IL PRODOTTO
Settecento abitanti e novecento maiali. La sfida della famiglia Agostino
Mirto, dov’è rinato
il suino nero dei Nebrodi
Una piccola bottega dove acquistare insaccati
e prosciutti buoni e rari richiesti anche dalla Germania
Luisa voleva fare la parrucchiera e per fortuna non c’è riuscita.
Certo, ai tempi in cui custodiva il suo sogno non aveva messo in conto che un giorno avrebbe saputo tutto sul suino nero dei Nebrodi, che grazie al suo lavoro avrebbe girato in lungo e in largo mezza Europa, mostrando la superiorità dei suoi prodotti. Luisa non lo sapeva che da Castell’Umberto, dov’è nata, si sarebbe spostata con Sebastiano (per tutti Bastiano) a Mirto, nel cuore dei Nebrodi, novecento abitanti e settecento maiali neri, tutti della famiglia Agostino: Bastiano e Luisa.
La scommessa, però, l’hanno vinta. Il cuore di un’attività che coinvolge ormai tutti gli Agostino, è una piccola bottega a Mirto, pochi metri quadrati in una strada dalla quale passa appena un’auto, e che si riconosce da una graziosa tabella verde dipinta a mano da un’amica di Bastiano e Luisa. Accanto alla bottega una stanza meno curata che funge da deposito e custodisce anche alcune chicche: gli insaccati crudi stagionati, e il ricercato prosciutto “invecchiato” minimo sedici mesi, le salsicce, il guanciale, il lardo. C’è anche qualche provola.

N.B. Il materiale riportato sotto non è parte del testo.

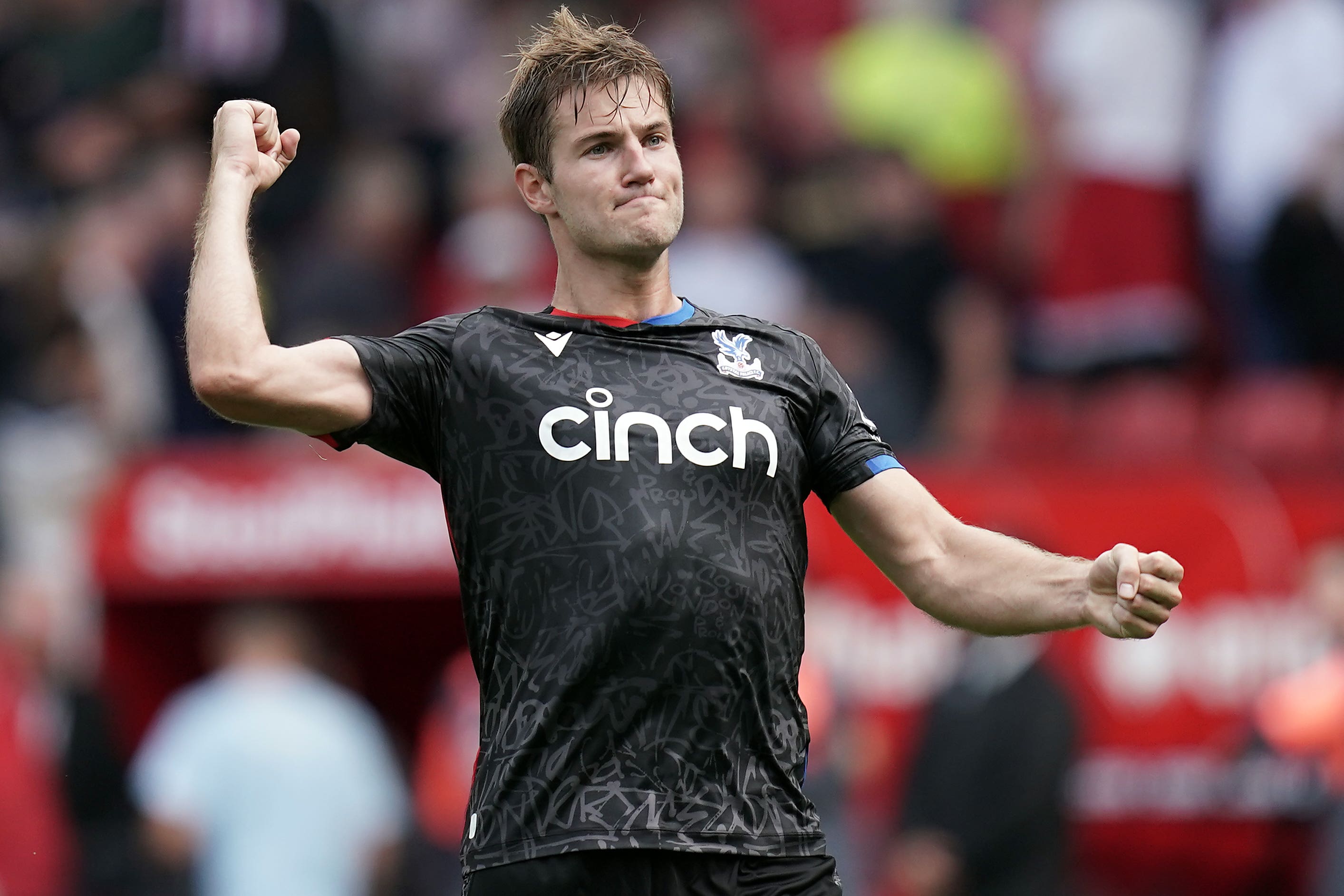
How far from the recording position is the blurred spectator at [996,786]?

Luisa, che si occupa dei rapporti con l’ormai sempre più vasta clientela, spiega con competenza: “Da sei a otto mesi, fino anche ad un anno, i maialini vengono utilizzati per la macelleria. La loro carne si riconosce dallo strato di lardo. Da due anni in poi il suino dei Nebrodi viene utilizzato per i prosciutti”. Luisa mostra fiera un cosciotto da undici chili: “Noi lavoriamo tutto a mano, senza aggiunta di conservanti, tutto tagliato al coltello e non scartiamo nulla”.

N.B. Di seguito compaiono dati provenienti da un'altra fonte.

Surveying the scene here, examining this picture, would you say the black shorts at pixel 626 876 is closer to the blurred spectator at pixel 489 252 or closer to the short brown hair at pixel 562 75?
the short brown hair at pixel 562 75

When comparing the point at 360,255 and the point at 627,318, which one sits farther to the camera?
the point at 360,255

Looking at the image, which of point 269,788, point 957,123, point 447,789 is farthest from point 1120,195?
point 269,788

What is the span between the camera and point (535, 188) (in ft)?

La rinascita del suino nero dei Nebrodi, oggi presidio di Slow Food, comincia proprio qui, undici anni fa. Questo suino, per la sua caratteristica, che è la maggiore produzione di lardo, veniva spesso incrociato con altri. Nel 1994, però, la Regione decise che era arrivato il momento di un’inversione di tendenza. Al progetto aderirono gli Agostino che ora vantano pascoli a Floresta, a mille metri di quota, poco più giù, a Mirto (quattrocento metri sul livello del mare), mentre a nella nativa Castell’Umberto ci sono i magazzini. Gli ordini arrivano da tutta la Sicilia, da un po’ anche dal resto d’Italia, mentre quest’anno ha fatto capolino anche un cliente di Monaco.
Come raggiungerli? Basta percorrere la Palermo-Messina, imboccare lo svincolo per Rocca di Caprileone e seguire le indicazioni per Mirto, poi basterà chiedere.